Droits de l’Homme : la parole est aux victimes

Des victimes des atrocités commises sous le règne de Hassan II ont témoigné publiquement de ce qu'ils ont subi. 

		(Photo : AFP)
Des victimes des atrocités commises sous le règne de Hassan II ont témoigné publiquement de ce qu'ils ont subi.
(Photo : AFP)
Des victimes des violations des droits de l’Homme commises sous le règne de Hassan II pendant les «années de plomb», ont commencé cette semaine à témoigner, en direct à la télévision publique, du calvaire qu’elles ont vécu. Une telle expérience est certes inédite dans le monde arabo-musulman, mais si cette initiative du nouveau régime est unanimement saluée dans le royaume, ses limites sont également vivement dénoncées. Les victimes ne sont en effet pas autorisés à divulguer le nom de leurs tortionnaires ce qui, pour certaines organisations de défense des droits de l’homme, est «un encouragement à l’impunité».

Le côté formel, voire solennel, qui a présidé au douloureux exercice auquel se sont prêtés les témoins n’a en rien affecté l’émotion de ce moment unique dans l’histoire du royaume. Dans l’auditorium d’un ministère et en présence de plus de deux cents personnes, les premières victimes –douze au total sur les deux premiers jours d’audition– se sont succédé pour égrainer la longue liste des atrocités dont elles ont souffert. Certaines s’appuyant sur un texte écrit, d’autres décrivant avec les mots qui leur venaient les douloureuses expériences qui ont été les leurs. Rachid Manouzi, par exemple, avait 19 ans lorsqu’il fut arrêté puis incarcéré sans raison si ce n’est celle d’avoir été le frère d’un syndicaliste engagé contre le régime de Hassan II.  Les mots lancés par ces geôliers : «vous les Manouzi, j’aurais aimé vous brûler, vous réduire en cendres, vous mettre dans une boîte de sardines et la fermer» continuent de le hanter trente-quatre ans plus tard. Interpellé en 1973, l’ancien professeur de français Chari El Hou ne s’explique quant à lui ce qui lui est arrivé que par son appartenance à un parti de gauche et au syndicat national de l’enseignement. Pendant les vingt petites minutes réglementaires qui lui ont été accordées, il a raconté «l’extermination des hommes» à laquelle il a assisté «dans des conditions rien moins que barbares» puisque sur le groupe de quatorze détenus auquel il a appartenu, seuls trois d’entre-eux ont survécu. Preuve, s’il en fallait encore une, de l’horreur endurée.

Plusieurs femmes ont également apporté leur témoignage sur ces «années de plomb» qui ont été marquées, entre 1960 et 1990, par une indicible répression contre les militants de gauche.
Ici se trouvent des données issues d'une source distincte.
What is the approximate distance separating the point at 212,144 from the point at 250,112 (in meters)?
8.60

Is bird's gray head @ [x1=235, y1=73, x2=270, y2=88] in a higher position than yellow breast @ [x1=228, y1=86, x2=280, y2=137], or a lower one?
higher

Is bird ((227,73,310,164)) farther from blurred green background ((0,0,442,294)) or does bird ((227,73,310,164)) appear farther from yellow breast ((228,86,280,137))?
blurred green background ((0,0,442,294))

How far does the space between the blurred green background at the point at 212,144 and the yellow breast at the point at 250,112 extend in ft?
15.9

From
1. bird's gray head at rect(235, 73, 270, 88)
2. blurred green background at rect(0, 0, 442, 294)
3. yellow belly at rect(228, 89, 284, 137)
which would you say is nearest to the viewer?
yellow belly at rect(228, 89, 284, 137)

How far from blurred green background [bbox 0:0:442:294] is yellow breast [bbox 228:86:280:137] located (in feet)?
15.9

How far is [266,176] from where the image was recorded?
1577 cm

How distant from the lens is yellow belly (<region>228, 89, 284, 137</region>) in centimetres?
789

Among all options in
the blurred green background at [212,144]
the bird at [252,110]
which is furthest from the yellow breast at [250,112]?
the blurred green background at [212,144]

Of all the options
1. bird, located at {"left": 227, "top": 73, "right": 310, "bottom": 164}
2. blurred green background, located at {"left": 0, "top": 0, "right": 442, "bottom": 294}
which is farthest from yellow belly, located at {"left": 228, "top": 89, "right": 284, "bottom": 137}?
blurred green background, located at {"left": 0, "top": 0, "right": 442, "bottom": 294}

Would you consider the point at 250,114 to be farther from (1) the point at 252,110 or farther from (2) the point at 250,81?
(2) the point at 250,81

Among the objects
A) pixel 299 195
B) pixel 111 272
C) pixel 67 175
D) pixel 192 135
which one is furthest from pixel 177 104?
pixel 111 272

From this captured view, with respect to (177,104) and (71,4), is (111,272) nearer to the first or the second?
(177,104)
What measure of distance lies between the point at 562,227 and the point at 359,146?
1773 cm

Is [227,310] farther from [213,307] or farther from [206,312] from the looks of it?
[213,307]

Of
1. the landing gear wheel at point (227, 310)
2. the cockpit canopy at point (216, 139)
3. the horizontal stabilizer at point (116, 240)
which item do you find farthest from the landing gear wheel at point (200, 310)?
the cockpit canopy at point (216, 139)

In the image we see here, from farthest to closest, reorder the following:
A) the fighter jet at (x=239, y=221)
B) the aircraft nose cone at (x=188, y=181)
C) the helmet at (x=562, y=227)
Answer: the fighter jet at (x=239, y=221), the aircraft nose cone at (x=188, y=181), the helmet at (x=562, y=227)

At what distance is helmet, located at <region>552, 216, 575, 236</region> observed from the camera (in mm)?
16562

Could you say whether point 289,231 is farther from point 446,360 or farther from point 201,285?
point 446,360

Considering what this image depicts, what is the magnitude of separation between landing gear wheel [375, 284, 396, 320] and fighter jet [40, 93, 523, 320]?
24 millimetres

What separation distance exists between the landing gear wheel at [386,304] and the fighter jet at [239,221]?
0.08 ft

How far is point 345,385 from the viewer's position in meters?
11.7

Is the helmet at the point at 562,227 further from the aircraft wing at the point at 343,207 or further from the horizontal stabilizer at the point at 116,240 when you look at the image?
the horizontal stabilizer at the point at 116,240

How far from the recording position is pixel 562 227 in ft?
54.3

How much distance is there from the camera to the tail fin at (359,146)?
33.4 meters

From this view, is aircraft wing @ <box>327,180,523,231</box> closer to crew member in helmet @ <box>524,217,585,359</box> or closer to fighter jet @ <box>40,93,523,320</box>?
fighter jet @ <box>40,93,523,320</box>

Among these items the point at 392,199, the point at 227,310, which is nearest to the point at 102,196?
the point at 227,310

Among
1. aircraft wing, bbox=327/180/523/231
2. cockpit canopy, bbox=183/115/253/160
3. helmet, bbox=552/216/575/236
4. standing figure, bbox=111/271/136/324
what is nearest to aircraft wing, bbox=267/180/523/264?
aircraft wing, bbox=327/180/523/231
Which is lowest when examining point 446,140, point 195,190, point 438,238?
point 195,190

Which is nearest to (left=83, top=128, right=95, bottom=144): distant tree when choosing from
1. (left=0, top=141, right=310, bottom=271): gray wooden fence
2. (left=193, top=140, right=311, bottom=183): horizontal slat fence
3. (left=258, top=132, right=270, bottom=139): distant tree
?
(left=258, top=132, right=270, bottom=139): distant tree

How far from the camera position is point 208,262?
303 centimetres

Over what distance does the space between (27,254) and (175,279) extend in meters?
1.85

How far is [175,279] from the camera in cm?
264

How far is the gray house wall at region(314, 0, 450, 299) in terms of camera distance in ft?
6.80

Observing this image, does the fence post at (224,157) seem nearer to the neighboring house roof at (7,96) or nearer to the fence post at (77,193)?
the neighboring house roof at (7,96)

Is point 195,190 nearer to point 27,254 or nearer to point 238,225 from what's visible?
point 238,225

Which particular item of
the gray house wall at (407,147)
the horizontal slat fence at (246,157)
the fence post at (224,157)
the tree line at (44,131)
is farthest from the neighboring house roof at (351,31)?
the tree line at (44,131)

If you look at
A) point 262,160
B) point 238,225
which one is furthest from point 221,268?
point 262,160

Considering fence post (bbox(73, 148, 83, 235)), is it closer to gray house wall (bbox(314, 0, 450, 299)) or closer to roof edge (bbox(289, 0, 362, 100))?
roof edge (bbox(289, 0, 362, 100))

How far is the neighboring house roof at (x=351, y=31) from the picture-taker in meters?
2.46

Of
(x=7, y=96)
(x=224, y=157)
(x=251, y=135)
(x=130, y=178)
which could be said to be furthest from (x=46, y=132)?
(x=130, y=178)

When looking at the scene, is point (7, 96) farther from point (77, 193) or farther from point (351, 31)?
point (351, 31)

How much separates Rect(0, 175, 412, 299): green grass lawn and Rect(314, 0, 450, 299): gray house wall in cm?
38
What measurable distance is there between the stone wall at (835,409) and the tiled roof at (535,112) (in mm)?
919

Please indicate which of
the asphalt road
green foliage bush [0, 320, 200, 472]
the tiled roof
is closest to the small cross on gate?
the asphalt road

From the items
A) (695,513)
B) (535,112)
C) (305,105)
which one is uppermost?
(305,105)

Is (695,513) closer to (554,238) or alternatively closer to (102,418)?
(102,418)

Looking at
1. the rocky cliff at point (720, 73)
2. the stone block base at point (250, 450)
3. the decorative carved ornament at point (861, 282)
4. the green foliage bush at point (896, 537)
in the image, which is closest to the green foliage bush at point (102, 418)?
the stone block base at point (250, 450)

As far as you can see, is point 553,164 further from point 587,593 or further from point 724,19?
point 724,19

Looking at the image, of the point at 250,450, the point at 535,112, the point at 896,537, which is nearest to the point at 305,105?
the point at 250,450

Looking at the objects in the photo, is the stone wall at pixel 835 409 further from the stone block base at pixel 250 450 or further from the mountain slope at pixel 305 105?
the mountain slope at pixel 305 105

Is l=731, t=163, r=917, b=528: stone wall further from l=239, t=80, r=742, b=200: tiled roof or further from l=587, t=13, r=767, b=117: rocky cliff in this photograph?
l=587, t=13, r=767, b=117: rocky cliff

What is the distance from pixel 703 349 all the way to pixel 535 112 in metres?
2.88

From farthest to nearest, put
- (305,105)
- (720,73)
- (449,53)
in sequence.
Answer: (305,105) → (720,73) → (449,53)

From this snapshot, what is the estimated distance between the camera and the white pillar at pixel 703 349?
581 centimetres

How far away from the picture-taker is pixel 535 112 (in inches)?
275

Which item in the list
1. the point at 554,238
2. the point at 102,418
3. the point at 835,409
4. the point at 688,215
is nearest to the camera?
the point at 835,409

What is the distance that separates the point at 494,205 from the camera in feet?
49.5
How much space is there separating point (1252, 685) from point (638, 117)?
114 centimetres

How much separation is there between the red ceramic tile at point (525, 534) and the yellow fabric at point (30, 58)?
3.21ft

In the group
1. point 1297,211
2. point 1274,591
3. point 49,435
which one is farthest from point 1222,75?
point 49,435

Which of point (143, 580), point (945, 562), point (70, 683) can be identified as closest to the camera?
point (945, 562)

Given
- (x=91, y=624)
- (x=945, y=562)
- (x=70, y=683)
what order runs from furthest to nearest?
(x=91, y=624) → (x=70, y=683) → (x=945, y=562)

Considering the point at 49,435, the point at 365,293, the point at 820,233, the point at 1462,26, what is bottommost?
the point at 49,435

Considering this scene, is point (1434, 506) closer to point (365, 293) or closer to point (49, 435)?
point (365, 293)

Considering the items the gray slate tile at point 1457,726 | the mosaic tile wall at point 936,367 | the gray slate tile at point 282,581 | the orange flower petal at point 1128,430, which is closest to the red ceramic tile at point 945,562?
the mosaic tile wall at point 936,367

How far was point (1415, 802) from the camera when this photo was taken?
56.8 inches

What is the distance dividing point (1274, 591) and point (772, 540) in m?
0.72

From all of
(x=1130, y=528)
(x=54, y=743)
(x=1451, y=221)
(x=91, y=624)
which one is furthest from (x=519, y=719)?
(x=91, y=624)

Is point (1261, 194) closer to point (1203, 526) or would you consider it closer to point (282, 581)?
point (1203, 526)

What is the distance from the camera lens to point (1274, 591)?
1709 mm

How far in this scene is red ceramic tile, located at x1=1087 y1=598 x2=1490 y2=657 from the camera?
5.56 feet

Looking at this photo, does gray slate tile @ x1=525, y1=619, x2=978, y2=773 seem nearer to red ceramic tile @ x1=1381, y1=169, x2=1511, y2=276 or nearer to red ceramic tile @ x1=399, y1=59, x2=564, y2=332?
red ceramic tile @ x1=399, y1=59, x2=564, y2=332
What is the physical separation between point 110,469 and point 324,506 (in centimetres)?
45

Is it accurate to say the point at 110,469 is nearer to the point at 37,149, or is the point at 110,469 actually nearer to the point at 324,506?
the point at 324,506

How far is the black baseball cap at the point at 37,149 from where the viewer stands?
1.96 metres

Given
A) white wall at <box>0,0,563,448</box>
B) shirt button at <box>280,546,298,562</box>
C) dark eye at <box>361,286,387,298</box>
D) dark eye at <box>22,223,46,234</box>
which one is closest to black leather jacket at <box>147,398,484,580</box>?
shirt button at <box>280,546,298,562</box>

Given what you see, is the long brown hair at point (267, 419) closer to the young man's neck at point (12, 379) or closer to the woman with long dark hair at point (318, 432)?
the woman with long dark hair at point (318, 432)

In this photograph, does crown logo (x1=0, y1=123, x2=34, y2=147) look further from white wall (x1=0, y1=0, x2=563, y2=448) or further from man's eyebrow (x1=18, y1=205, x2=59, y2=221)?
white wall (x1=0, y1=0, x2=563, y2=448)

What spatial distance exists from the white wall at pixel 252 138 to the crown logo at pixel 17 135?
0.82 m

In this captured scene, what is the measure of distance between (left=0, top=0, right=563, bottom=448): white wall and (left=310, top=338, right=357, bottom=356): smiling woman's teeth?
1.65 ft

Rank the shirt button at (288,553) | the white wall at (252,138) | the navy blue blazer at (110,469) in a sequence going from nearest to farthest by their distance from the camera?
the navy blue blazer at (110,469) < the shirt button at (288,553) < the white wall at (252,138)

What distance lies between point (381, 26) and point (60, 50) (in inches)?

Maria Zouini, pour sa part, a été arrêtée en même temps que son frère et son futur mari. «Au centre de détention Derb Moulay Chérif à Casablanca, les militants, on leur donnait des numéros. Quant à nous, les femmes, on nous donnait des noms d'homme et moi, ils m'ont appelée Abdelmounaïm», a-t-elle raconté en insistant sur l’humiliation et le harcèlement sexuel permanent qu’elle a dû subir. «Les gardiens nous menaçaient systématiquement de viol», a-t-elle dénoncé avant de confier : «Je souhaite que ce que j'ai enduré, moi et les autres militantes, ne se répète plus et ne soit jamais vécu par nos enfants». Un vœu partagé par une autre femme, Fatima Semlali, venue dénoncer, elle, les souffrances endurées par les mères et les sœurs des détenus politiques de l'époque.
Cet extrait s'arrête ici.